* _Aim_
Write out all of the rows below verbatim, without altering any word, number, or punctuation mark.
== Materials provided ==
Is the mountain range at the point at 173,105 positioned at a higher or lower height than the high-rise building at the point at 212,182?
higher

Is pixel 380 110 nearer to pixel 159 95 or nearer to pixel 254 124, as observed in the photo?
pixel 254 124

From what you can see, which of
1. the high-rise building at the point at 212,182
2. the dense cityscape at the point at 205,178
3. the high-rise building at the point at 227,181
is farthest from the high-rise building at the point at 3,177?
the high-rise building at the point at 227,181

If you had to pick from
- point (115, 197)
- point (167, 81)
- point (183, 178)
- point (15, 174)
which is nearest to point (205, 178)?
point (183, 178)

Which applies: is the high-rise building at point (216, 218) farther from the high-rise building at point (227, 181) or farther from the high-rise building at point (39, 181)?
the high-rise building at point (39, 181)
===
* _Solution for this task_
Is the mountain range at the point at 173,105 positioned at a higher or lower height than the high-rise building at the point at 212,182?
higher

Is pixel 380 110 nearer to pixel 159 95 or nearer to pixel 254 124, as observed in the photo?
pixel 254 124

From what you can see, which of
1. the high-rise building at the point at 212,182
2. the dense cityscape at the point at 205,178
3. the high-rise building at the point at 227,181
is farthest from the high-rise building at the point at 3,177?
the high-rise building at the point at 227,181

If you had to pick from
- point (115, 197)
- point (167, 81)
- point (183, 178)
- point (15, 174)
which is nearest to point (205, 178)?
point (183, 178)

Which applies: is the high-rise building at point (216, 218) farther from the high-rise building at point (227, 181) or farther from the high-rise building at point (39, 181)?
the high-rise building at point (39, 181)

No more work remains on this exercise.